A few years ago, we saw a Cartier-Bresson retrospective. I had never seen his photographs from Mexico and China and Russia in a group, and I remember being stunned by the humanity in every shot. There was nothing sensational or grabby in his work, and you never felt like either the subject or the viewer was being manipulated or exploited. They were records of moments in human lives, where the subjects were not judged or labeled or ranked. I can't express it exactly. I simply always felt with Cartier-Bresson, the humanity of each person was elevated by his own humanity, his own anonymity even though, in real life, he was far from anonymous. But when he took his pictures, I am sure there was no sense of personal celebrity, rather an identification with all people and a desire to be an eye, not an ego.

Data excerpt:
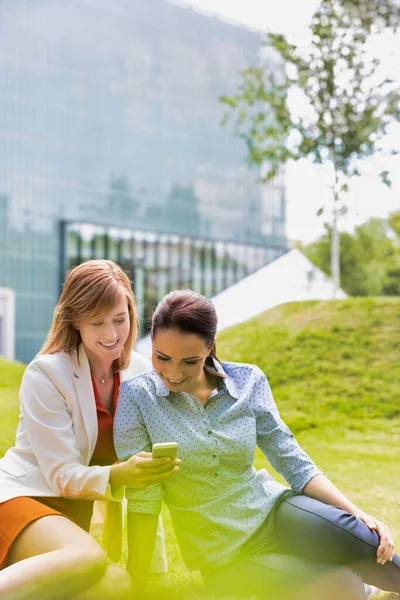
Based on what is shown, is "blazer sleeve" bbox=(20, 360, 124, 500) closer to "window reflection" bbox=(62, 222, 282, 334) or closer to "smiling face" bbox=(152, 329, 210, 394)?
"smiling face" bbox=(152, 329, 210, 394)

Goals:
1. In the reflection on the Cartier-Bresson retrospective, how does the writer square the photographer's anonymity with his being far from anonymous in real life? Answer in one to three sentences.
2. Decide whether each statement agrees with the reflection on the Cartier-Bresson retrospective. Give yes or no for each, with the deciding words quoted from it.
(a) Before the retrospective, the writer had already seen the photographs from Mexico, China and Russia together.
(b) The writer recalls being stunned by the humanity in the shots.
(c) In the photographs, the subjects were ranked.
3. From the reflection on the Cartier-Bresson retrospective, quote the part that opens with the words containing "A few years" and closes with "not an ego.".

Answers in order:
1. The writer places that anonymity in the act of taking pictures. At those moments, the writer is sure, there was no sense of personal celebrity, "rather an identification with all people and a desire to be an eye, not an ego."

2.
(a) No: "I had never seen his photographs from Mexico and China and Russia in a group"
(b) Yes: "I remember being stunned by the humanity in every shot"
(c) No: "where the subjects were not judged or labeled or ranked"

3.
A few years ago, we saw a Cartier-Bresson retrospective. I had never seen his photographs from Mexico and China and Russia in a group, and I remember being stunned by the humanity in every shot. There was nothing sensational or grabby in his work, and you never felt like either the subject or the viewer was being manipulated or exploited. They were records of moments in human lives, where the subjects were not judged or labeled or ranked. I can't express it exactly. I simply always felt with Cartier-Bresson, the humanity of each person was elevated by his own humanity, his own anonymity even though, in real life, he was far from anonymous. But when he took his pictures, I am sure there was no sense of personal celebrity, rather an identification with all people and a desire to be an eye, not an ego.